Will you give the material below again, every line exactly as it is?

------------------------------------------------------------------------

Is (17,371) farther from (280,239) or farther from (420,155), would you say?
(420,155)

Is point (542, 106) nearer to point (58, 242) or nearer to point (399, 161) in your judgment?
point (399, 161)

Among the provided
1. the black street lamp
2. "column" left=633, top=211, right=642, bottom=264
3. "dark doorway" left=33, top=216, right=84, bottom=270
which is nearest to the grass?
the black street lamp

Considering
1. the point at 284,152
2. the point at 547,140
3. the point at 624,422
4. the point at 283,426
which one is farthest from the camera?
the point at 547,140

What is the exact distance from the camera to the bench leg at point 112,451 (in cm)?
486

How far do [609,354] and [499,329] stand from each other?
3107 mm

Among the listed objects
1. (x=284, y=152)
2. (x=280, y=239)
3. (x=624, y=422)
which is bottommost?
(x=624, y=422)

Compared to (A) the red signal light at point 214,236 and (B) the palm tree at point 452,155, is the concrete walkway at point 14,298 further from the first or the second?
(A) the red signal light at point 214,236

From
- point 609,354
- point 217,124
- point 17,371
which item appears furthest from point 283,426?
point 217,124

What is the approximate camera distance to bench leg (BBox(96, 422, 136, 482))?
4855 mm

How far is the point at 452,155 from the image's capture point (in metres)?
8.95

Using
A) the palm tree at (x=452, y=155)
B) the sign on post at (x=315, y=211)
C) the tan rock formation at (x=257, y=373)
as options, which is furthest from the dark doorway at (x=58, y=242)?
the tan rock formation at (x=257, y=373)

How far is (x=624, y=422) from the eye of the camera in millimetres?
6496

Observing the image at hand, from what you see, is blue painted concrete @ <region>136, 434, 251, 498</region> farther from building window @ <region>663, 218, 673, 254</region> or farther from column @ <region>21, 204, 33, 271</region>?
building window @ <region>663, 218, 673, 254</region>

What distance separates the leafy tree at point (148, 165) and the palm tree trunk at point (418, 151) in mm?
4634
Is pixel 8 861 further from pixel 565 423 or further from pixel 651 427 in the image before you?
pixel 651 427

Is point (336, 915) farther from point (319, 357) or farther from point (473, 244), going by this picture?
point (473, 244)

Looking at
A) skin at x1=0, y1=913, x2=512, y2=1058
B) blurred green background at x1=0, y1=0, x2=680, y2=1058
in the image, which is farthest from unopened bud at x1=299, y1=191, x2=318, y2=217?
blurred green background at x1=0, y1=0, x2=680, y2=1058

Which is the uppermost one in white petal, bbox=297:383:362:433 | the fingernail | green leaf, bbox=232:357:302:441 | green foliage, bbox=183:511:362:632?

------------------------------------------------------------------------

Finished exercise:
Is (17,371) farther from (280,239) or farther from (420,155), would you say?
(420,155)

Is point (542, 106) nearer to point (58, 242) or nearer to point (399, 161) in your judgment?
point (399, 161)

Among the provided
1. the black street lamp
2. "column" left=633, top=211, right=642, bottom=264
3. "dark doorway" left=33, top=216, right=84, bottom=270
which is nearest to the grass?
the black street lamp

Considering
1. the point at 284,152
2. the point at 547,140
3. the point at 624,422
4. the point at 283,426
which one is farthest from the camera?
the point at 547,140

What is the exact distance from the camera to the bench leg at point 112,451 (in cm)?
486

How far do [609,354] and [499,329] stand from each other?
3107 mm

Among the listed objects
1. (x=284, y=152)
2. (x=280, y=239)
3. (x=624, y=422)
which is bottommost?
(x=624, y=422)

Compared to (A) the red signal light at point 214,236 and (B) the palm tree at point 452,155, is the concrete walkway at point 14,298 further from the first or the second?
(A) the red signal light at point 214,236

From
- point 609,354
- point 217,124
- point 17,371
which item appears furthest from point 283,426?
point 217,124

What is the approximate camera distance to bench leg (BBox(96, 422, 136, 482))?
4855 mm

How far is the point at 452,155 from the image's capture point (in metres)?
8.95

Using
A) the palm tree at (x=452, y=155)
B) the sign on post at (x=315, y=211)
C) the tan rock formation at (x=257, y=373)
as options, which is furthest from the dark doorway at (x=58, y=242)?
the tan rock formation at (x=257, y=373)

How far is (x=624, y=422) from the eye of the camera in millimetres?
6496

Observing the image at hand, from what you see, is blue painted concrete @ <region>136, 434, 251, 498</region> farther from building window @ <region>663, 218, 673, 254</region> or farther from column @ <region>21, 204, 33, 271</region>?
building window @ <region>663, 218, 673, 254</region>

What distance separates the leafy tree at point (148, 165) and the palm tree trunk at point (418, 151) in mm?
4634
Is pixel 8 861 further from pixel 565 423 or further from pixel 651 427 in the image before you?
pixel 651 427

Is point (336, 915) farther from point (319, 357) or farther from point (473, 244), going by this picture?
point (473, 244)

Looking at
A) skin at x1=0, y1=913, x2=512, y2=1058
B) blurred green background at x1=0, y1=0, x2=680, y2=1058
in the image, which is farthest from unopened bud at x1=299, y1=191, x2=318, y2=217?
blurred green background at x1=0, y1=0, x2=680, y2=1058

Which is the uppermost one in white petal, bbox=297:383:362:433 | the fingernail | green leaf, bbox=232:357:302:441 | green foliage, bbox=183:511:362:632?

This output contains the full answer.